Research Highlights
Astronomers Sharpen the Universe’s Expansion Rate, Deepening a Cosmic Mystery

A team of astronomers using a variety of ground and space-based telescopes including the W. M. Keck Observatory on Maunakea, Hawaiʻi Island, have made one of the most precise independent measurements yet of how fast the universe is expanding, further deepening the divide on one of the biggest mysteries in modern cosmology.
Using data gathered from Keck Observatory’s Cosmic Web Imager (KCWI) as well as NASA’s James Webb Space Telescope (JWST), the Hubble Space Telescope (HST) the Very Large Telescope (VLT), and European Organisation for Astronomical Research in the Southern Hemisphere (ESO) researchers have independently confirmed that the universe’s current rate of expansion, known as the Hubble constant (H₀), does not match values predicted from measurements from the universe when it was much younger.
The finding strengthens what scientists call the “Hubble tension,” a cosmic disagreement that may point to new physics governing the universe.
“What many scientists are hoping is that this may be the beginning of a new cosmological model,” said Tommaso Treu, Distinguished Professor of Physics and Astronomy at the University of California Los Angeles and one of the authors of the study published in Astronomy and Astrophysics.
“This is the dream of every physicist. Find something wrong in our understanding so we can discover something new and profound,” added Simon Birrer, Assistant Professor of Physics at the Stony Brook University and one of the corresponding authors of the study.
The team’s measurement currently achieves 4.5% precision — an extraordinary feat, but not yet enough to confirm the discrepancy beyond doubt. The next goal is to refine that precision to better than 1.5%, a level of certainty “probably more precise than most people know how tall they are,” noted Martin Millon, postdoctoral fellow at ETH Zurich and the third corresponding author of the study.
James Webb Space Telescope Looks Within for Dark Matter

Since its launch in 2021, the JWST has observed not just galaxies at the edge of the visible Universe but also our nearest stellar neighbor, Proxima Centauri. Now Peizhi Du at the University of Science and Technology of China, formerly a postdoctoral researcher at Stony Brook, as well as Stony Brook Professor Rouven Essig and his recent graduate student Hailin Xu, and NASA scientist Bernie Rauscher, have used the JWST to look for objects that are even closer. By analyzing ostensibly blank calibration images, the team sought signs of dark matter within the telescope itself. Finding none, the researchers put constraints on the existence of dark matter that interacts strongly with ordinary matter.
The team considered one proposed type of dark matter that interacts with electrically charged particles. The strength of this interaction is orders of magnitude feebler than that of electromagnetism but is still sufficiently large that it would hinder the particles’ passage through Earth’s atmosphere. Such dark matter is therefore expected to be especially hard to spot using typical ground-based experiments. Instead, space-based instruments offer a promising alternative.
The team analyzed images acquired when JWST’s near-infrared spectrograph was covered. These images were obtained so that researchers could characterize the instrument’s noise. Even so, although the sensor was protected from external photons, pixels could still record cosmic rays and internally generated radiation. Du and colleagues filtered out those events in the hope of finding a residual signal caused by strongly interacting dark matter. The absence of such a signal implies that this form of dark matter contributes no more than 0.4% to the Universe’s total.

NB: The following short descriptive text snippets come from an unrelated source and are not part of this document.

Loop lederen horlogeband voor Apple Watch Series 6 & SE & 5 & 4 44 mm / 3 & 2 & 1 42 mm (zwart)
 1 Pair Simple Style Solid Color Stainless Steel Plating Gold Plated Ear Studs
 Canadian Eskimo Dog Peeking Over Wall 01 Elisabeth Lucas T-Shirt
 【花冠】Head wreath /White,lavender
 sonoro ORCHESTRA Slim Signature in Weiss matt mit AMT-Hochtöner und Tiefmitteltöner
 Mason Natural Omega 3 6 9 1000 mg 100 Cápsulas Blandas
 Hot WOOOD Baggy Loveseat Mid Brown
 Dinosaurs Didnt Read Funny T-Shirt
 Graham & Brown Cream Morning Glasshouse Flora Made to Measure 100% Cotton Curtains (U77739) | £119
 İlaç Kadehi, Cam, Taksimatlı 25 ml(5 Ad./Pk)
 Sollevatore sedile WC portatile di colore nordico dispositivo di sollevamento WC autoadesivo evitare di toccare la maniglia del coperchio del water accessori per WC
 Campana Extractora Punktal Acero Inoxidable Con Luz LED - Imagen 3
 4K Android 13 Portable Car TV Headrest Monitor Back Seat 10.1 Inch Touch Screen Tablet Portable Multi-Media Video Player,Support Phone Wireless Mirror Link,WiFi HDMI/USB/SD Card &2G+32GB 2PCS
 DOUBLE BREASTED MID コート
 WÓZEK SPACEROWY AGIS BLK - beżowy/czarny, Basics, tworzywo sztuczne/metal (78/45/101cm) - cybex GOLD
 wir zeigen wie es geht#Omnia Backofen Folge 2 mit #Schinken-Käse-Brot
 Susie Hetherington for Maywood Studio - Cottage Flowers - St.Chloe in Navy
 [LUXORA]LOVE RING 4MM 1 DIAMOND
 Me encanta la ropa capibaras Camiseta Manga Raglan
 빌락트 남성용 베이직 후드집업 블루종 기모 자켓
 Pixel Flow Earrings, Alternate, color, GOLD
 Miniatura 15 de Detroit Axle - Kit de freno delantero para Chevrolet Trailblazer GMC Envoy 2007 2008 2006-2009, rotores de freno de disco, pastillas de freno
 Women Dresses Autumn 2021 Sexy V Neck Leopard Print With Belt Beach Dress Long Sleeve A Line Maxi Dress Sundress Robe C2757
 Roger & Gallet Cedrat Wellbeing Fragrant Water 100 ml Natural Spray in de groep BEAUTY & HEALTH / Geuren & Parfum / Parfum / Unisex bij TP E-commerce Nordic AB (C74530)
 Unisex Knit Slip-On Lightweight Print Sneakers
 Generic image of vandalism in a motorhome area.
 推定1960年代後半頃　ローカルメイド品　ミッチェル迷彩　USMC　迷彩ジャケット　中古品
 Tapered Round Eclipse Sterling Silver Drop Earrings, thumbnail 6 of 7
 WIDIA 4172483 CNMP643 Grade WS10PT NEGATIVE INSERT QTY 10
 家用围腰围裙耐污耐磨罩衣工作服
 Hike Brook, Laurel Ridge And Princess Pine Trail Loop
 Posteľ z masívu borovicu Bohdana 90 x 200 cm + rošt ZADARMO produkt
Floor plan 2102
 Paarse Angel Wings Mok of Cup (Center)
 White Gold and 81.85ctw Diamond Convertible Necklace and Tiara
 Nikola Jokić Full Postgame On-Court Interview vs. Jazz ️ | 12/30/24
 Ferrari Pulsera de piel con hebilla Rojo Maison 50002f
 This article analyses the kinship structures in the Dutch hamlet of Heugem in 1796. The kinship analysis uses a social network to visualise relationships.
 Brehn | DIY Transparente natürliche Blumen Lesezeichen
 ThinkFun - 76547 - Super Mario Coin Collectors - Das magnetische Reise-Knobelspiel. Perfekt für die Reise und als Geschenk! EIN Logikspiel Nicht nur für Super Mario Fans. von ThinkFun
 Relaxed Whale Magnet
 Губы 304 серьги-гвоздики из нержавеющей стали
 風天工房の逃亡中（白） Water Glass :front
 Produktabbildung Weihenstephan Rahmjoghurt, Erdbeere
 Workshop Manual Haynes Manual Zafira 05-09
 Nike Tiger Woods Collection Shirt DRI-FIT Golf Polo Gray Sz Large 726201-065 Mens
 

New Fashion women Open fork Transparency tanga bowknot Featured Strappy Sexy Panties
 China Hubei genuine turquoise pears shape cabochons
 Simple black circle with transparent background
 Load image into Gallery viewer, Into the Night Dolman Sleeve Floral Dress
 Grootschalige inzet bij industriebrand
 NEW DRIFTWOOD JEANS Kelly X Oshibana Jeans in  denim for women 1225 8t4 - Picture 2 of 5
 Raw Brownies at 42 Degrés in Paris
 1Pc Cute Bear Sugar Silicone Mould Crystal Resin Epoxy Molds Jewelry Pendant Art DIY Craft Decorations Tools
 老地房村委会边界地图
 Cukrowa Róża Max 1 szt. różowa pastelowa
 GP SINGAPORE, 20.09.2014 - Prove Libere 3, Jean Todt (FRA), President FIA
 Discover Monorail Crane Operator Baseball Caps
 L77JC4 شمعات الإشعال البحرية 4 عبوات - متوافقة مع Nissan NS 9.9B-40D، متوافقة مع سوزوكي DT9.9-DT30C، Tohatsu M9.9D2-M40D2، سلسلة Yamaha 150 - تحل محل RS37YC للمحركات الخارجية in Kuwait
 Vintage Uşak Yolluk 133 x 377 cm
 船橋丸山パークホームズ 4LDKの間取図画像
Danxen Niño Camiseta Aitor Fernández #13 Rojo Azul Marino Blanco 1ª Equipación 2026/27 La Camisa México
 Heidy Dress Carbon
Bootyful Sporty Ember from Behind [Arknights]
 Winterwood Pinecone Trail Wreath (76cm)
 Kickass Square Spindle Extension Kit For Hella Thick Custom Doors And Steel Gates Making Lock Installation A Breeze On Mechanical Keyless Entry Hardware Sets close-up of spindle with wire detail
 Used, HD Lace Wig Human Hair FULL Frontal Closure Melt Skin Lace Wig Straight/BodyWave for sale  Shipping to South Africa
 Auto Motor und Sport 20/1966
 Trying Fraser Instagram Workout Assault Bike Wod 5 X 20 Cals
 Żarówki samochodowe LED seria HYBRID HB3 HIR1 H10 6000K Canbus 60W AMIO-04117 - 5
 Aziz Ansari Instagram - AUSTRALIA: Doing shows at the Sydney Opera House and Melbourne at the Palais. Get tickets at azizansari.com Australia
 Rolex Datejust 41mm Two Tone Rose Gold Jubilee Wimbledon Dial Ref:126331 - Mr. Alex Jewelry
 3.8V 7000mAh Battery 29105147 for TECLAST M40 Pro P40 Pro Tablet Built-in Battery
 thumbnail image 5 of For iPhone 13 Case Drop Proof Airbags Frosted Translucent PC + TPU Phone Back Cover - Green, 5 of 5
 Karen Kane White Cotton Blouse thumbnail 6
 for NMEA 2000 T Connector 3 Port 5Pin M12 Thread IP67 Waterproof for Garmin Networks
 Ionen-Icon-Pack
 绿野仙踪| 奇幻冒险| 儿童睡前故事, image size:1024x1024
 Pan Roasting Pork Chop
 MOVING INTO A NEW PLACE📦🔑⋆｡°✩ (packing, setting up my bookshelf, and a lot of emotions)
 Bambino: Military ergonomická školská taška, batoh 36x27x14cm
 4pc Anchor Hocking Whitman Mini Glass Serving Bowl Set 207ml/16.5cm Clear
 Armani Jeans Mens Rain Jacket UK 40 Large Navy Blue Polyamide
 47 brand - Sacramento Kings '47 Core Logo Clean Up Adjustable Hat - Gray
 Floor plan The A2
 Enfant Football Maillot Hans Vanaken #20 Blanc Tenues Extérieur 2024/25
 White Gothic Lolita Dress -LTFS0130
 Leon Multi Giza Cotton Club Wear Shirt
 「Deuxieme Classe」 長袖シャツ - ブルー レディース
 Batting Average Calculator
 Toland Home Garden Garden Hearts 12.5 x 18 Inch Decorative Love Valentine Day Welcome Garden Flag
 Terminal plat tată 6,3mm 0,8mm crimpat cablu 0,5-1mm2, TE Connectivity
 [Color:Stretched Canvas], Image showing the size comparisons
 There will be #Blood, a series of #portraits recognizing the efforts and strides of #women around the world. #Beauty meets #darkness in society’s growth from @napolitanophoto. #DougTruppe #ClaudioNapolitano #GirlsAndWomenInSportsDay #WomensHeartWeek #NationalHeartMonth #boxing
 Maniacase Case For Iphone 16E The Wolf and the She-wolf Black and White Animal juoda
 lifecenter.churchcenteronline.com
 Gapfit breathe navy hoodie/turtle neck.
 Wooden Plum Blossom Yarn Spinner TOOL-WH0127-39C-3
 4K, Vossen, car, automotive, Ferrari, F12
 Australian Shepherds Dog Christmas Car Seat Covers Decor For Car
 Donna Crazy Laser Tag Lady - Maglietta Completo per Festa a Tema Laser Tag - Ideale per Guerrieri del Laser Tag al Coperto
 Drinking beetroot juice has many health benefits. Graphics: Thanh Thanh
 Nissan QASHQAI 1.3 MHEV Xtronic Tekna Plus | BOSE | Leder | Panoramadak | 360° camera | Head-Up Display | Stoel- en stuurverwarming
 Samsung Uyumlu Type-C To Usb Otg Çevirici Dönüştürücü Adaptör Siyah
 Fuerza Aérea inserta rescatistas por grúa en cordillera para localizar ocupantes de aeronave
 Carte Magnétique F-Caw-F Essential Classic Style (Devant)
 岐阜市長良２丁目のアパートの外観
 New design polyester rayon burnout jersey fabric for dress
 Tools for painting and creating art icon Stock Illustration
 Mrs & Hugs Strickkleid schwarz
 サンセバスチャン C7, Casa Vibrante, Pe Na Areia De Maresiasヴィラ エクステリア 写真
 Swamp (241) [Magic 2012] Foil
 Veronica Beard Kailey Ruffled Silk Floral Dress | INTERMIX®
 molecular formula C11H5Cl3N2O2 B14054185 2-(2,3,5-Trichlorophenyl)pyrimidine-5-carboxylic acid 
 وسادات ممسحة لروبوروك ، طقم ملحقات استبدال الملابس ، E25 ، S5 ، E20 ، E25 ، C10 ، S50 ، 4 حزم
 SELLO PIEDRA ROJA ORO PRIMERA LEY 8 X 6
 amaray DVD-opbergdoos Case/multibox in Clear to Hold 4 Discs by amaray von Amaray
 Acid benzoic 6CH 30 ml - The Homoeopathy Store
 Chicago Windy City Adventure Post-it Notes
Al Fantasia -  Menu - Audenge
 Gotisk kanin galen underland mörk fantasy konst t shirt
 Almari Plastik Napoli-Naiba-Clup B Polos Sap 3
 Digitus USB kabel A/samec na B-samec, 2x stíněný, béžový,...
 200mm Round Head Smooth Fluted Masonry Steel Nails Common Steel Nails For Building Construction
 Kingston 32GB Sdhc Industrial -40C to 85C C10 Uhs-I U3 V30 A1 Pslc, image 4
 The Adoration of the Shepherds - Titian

This work was published in PRL, selected as an Editor's Suggestion and featured in Physics.
Stony Brook Simulations Help Explain Lightning’s Mysterious Origins

A recent study in Nature Physics reveals how ordinary ice can generate electricity, providing crucial insight into the origins of lightning. It was discovered that ice exhibits strong flexoelectricity—an electromechanical effect that occurs when the material is bent.
At Stony Brook University, PhD student Anthony Mannino, working under the supervision of Professor Marivi Fernandez-Serra in the Department of Physics & Astronomy and the Core Faculty at the Institute for Advanced Computational Science (IACS), spearheaded the theoretical side of the project.
The international collaboration was led experimentally by Professor Gustau Catalan and Dr. Xin Wen at the Institut Català de Nanociència i Nanotecnologia (ICN2) in Barcelona.
Using the Seawulf supercomputing cluster, Mannino performed large-scale quantum simulations that revealed how the surface of ice can undergo subtle ferroelectric ordering at low temperatures. This ordering amplifies the flexoelectric effect and explains how collisions between ice particles and graupel in thunderclouds can generate the massive charge separations that lead to lightning.
“Helping to facilitate an innovative discovery like the origin of lightning is exciting, extremely rewarding, and very much in keeping with the fundamental role of computation in contemporary science,” said Professor in the Department of Physics and Astronomy and Deputy Director of the Institute for Advanced Computational Science (IACS) Alan Calder. “As this study shows, with the combination of clever investigators and advanced computing the sky, or lightning shooting through it at least, is literally the limit.”